The Ventura County MLS
The Ventura County MLS is used by real estate agents and brokers in this county to list and share information on the properties that they have under a listing agreement. Since this information can be seen by all of the agents and brokers that have access to the Ventura County MLS, it allows cooperation between two brokerages to easily help their clients view, buy, and sell homes. This is indeed a win-win situation because it allows homeowners who are selling their home the chance to have every broker in the county know that the home they are listing is for sale. It also benefits potential home buyers by having a single repository where most homes for sale throughout Ventura County can be found. This allows them to work with the real estate agent of their choice and still be able to view homes that are under contract with another broker. There are over 800 MLS’s throughout the country that are created and maintained by professional real estate organizations within the various cities and counties. For example, the Ventura County Coastal Association of Realtors maintains the MLS for Ventura, Camarillo, Oxnard and other cities nearby, whereas the Ojai Valley Board of Realtors maintains the Ojai MLS.

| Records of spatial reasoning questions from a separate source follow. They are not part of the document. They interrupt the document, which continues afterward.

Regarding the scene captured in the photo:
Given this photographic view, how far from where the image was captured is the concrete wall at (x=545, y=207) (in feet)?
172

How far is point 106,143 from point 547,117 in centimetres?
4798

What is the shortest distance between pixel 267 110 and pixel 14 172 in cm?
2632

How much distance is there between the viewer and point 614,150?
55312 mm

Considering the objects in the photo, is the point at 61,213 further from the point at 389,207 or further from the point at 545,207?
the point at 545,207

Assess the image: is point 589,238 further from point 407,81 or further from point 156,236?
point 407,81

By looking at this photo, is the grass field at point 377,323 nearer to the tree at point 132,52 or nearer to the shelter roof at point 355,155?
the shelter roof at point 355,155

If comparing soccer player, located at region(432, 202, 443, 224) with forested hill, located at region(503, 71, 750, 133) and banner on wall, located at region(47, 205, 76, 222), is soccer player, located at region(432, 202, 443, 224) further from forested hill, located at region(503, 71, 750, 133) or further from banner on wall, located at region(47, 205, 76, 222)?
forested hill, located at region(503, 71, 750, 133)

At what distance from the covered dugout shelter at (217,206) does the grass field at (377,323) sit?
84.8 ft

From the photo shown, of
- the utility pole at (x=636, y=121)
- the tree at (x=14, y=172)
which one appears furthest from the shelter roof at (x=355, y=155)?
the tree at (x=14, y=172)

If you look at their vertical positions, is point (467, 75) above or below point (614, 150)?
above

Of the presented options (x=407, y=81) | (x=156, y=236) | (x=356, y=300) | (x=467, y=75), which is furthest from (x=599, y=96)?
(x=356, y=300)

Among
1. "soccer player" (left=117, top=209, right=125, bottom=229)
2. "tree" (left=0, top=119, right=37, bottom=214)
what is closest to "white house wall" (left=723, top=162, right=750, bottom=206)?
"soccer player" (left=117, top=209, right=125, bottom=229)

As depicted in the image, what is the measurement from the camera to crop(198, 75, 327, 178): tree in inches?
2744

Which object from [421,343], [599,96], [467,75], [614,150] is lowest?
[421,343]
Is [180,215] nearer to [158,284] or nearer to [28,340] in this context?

With the advent of websites like Redfin and Zillow, it has become easier for the general public to gain access to most of the information that is contained in the Ventura County MLS. If you pay enough attention to the different sites, you will see that they often contain different (and sometimes conflicting) information about the same property. This is because some of these sites pull their information from different data sources and it may not come directly from the Ventura County MLS. However, Redfin for example, is also a real estate broker which means that their website has direct access to the Ventura County MLS and that the listings you find on their site should match what can be found on the Ventura County MLS. There are exceptions to the data that Redfin can provide to the general public such as contact information of the homeowner, when the home will be vacant, as well as any other notes that the listing agent feels should not be disclosed to people other than licensed real estate agents.

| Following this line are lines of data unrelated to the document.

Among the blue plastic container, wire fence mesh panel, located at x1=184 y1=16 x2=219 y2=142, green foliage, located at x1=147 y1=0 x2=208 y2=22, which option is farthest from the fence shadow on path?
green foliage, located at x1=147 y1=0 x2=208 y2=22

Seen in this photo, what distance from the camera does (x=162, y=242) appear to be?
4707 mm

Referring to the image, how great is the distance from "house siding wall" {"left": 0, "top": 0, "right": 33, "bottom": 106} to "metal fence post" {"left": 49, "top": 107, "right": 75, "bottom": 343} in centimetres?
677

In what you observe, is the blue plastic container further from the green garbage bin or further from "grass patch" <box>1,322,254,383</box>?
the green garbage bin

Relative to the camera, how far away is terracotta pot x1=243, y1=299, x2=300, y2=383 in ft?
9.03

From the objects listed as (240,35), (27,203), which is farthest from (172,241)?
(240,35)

If you are not a real estate agent and do not want to use the 3rd party websites like Redfin and Zillow, you can also have a real estate agent set you up with Ventura County MLS searches. This is a way in which you can have homes that are listed on the MLS sent to you on a regular basis based off of the criteria that you are looking for. For example, you can have a real estate agent set up a MLS search for you on homes located only in Oxnard, between 2000 and 2500 Sq. Ft, containing 3 bedrooms and 2 bathrooms, priced under $400,000. Once your real estate agent enables this search, every time a home comes on the market that meets this criteria, an email will automatically be sent to you giving you the details of the home. Obviously this does not give you all of the data that can be found in the MLS, but most people who are looking for a home do not need all of the data that is contained.